Les lourdes condamnations prononcées, le 14 octobre, contre les dirigeants indépendantistes catalans marqueront probablement un tournant dans le processus inauguré par le référendum d’autodétermination de 2017.

Par ces sentences du Tribunal suprême, un État espagnol affaibli par la violente crise sociale de 2008 et l’irruption du mouvement des IndignéEs de 2011 tente de reprendre la main pour signifier à l’ensemble de la population du pays, à la veille d’une dépression économique annoncée, ce qu’il en coûte de le défier. Il s’expose néanmoins à une relance de la conflictualité territoriale-­nationale, jusqu’ici assommée par le niveau inouï de répression et désorientée par la division des partis censés porter la revendication d’autodétermination indissociable, sans se confondre avec elle, de celle d’indépendance.

Mobilisation populaire
C’est ce que pourrait bien attester l’immédiateté de l’exceptionnelle mobilisation populaire contre ces condamnations, qui s’est en particulier focalisée, le 14 octobre, malgré les violences policières, autour de l’aéroport de Barcelone, avec aussi des rassemblements massifs dans les places des villes et villages et des blocages de voies de circulation.

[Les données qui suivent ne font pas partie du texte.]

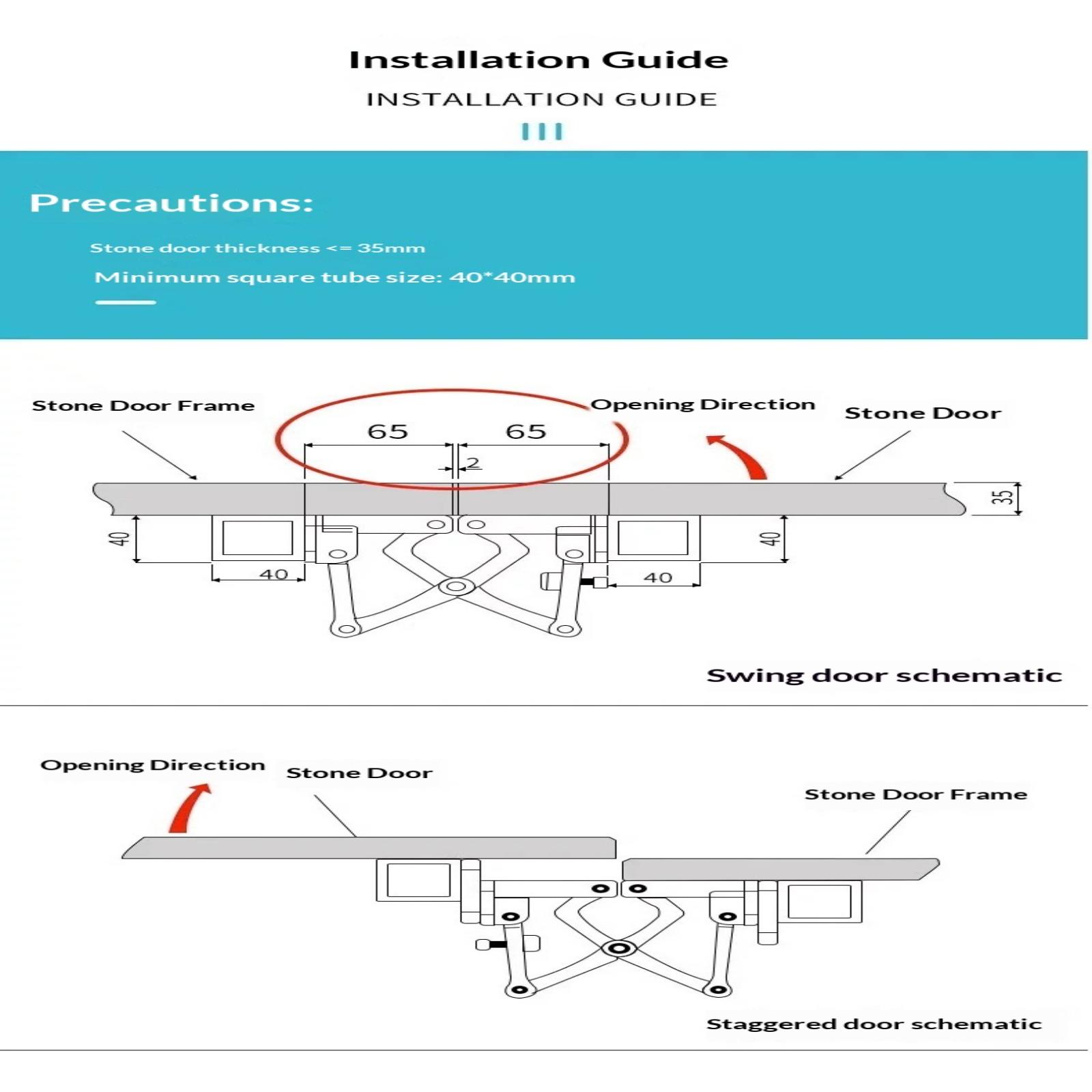 Installation Guide

INSTALLATION GUIDE

Precautions:

Stone door thickness <= 35mm

Minimum square tube size: 40*40mm

Stone Door Frame

Opening Direction

Stone Door

65

65

2

35

40

40

40

40

Swing door schematic

Opening Direction

Stone Door

Stone Door Frame

Staggered door schematic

Le phénomène le plus marquant, dans le mouvement de riposte actuel, est la place prise par une organisation de la société civile, récemment apparue, Tsunami Democràtic qui, avec d’autres comme Pícnics per la República, s’est délibérément construite en dehors de la sphère d’influence de partis indépendantistes jugés avoir failli sur le double devoir d’unité : pour la reconstruction de la démarche indépendantiste et pour la libération des prisonniers politiques. Positionnement autonome qui cependant s’inscrit dans une complémentarité assumée d’actions avec les entités civiles historiques comme l’ANC et Omnium Cultural, ou récentes comme les CDR. Ou même avec lesdits partis politiques, pour autant qu’ils prennent le virage de l’action pour contrer les mesures liberticides de l’État espagnol.

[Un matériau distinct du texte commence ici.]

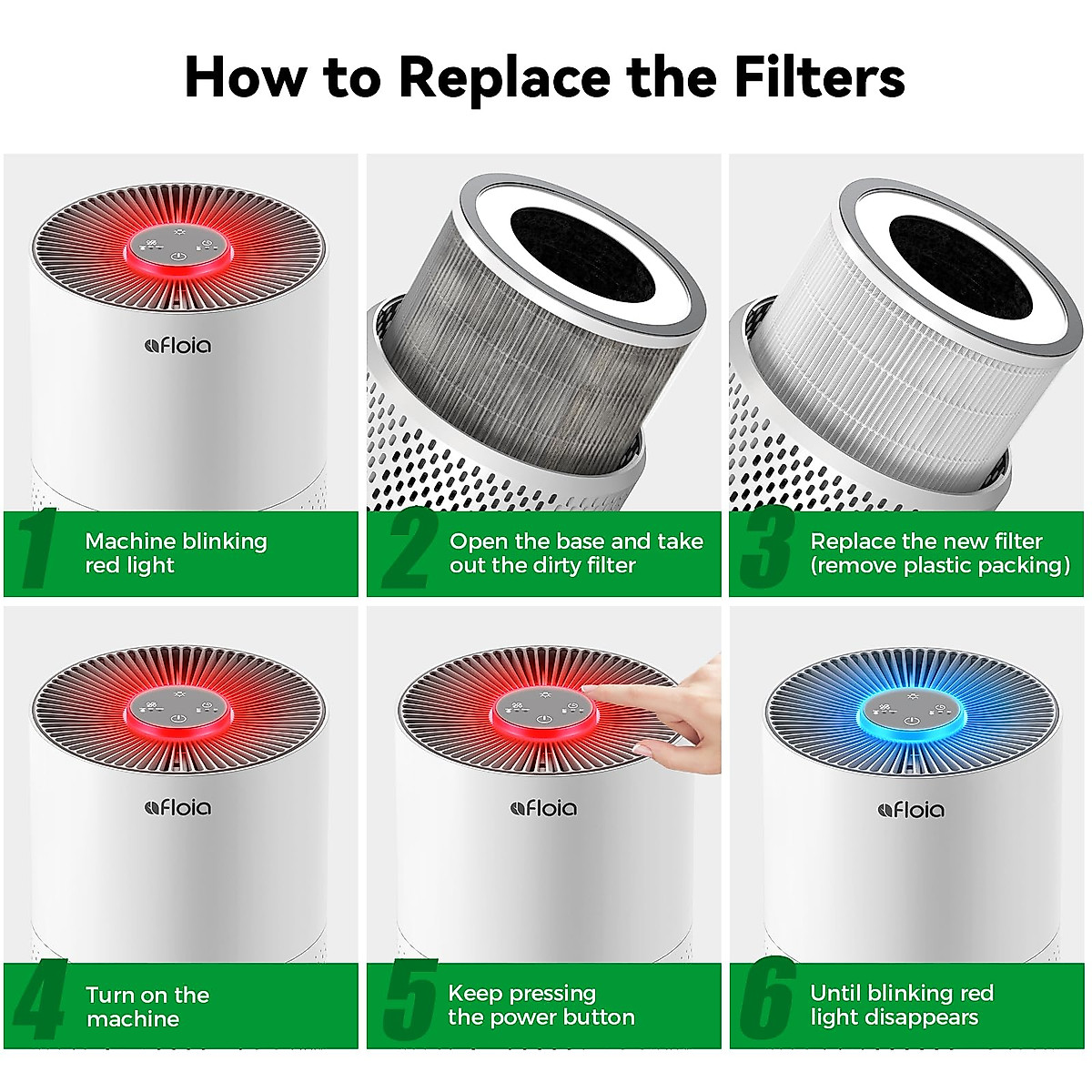 How to Replace the Filters

afloia

1 Machine blinking red light

2 Open the base and take out the dirty filter

3 Replace the new filter (remove plastic packing)

afloia

4 Turn on the machine

afloia

5 Keep pressing the power button

afloia

6 Until blinking red light disappears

Il restera à vérifier la capacité de ces acteurs à précisément se coordonner et à mettre en place un agenda de mobilisations sachant à la fois s’inscrire dans le temps, malgré la répression, mais aussi construire une dynamique impliquant toujours plus de gens autour d’une volonté démocratique capable d’entraîner au-delà de la sphère d’influence classique de l’indépendantisme. L’exigence de libération des prisonniers politiques, avec sa forte charge démocratique, peut être le levier pour qu’il en soit ainsi.

Les calculs de Pedro Sánchez
Le gouvernement socialiste de Pedro Sánchez, tout à son calcul électoraliste pour la législative du 10 novembre, fait le pari risqué de faire de la catalanophobie le moyen de résoudre sa quadrature du cercle politique : récupérer des voix de gauche à un Podemos discrédité par son girouettisme programmatique, en particulier, mais pas seulement, sur la question catalane ; neutraliser la folie furieuse extrême-droitisante de Ciudadanos, en lui enlevant son électorat libéral resté centriste ; s’accommoder de la remontée annoncée du Parti Populaire. Le tout en contenant, voire en faisant reculer, une extrême droite, Vox, résistant mal aux empiètements sur son espace politique.

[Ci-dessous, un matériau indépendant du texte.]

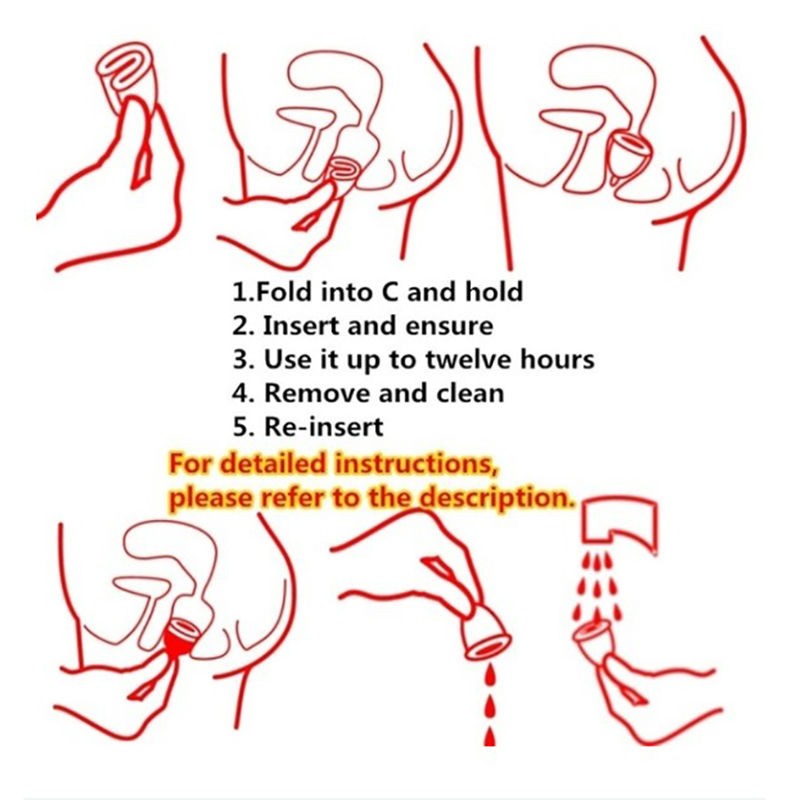 1.Fold into C and hold
2. Insert and ensure
3. Use it up to twelve hours
4. Remove and clean
5. Re-insert

For detailed instructions, please refer to the description.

Un pari électoral risqué car la reprise de l’activisme indépendantiste, dans l’hypothèse, pas si improbable, qu’il se radicalise, pourrait bien conduire à un emballement… laissant le « roi » Sánchez nu et obligé d’abattre la carte, cachée dans sa manche, d’un gouvernement (« social »-)libéral-austéritaire et espagnoliste/anticatalaniste appuyé par le PP et même un Ciudadanos cherchant à échapper au désastre électoral, voire un gouvernement de coalition avec les deux. Deux choix qui pourraient mettre le feu aux poudres, pas seulement en Catalogne, pas seulement sur une ou des questions nationales, mais aussi sur des questions sociales, aux conséquences politiques incalculables. Sans cependant, lourde contre-tendance négative, qu’existe une option de gauche en mesure, dans l’immédiat, de faire des propositions crédibles pour la rupture et l’alternative à ce qui continuerait à relever d’une crise de régime s’auto-alimentant.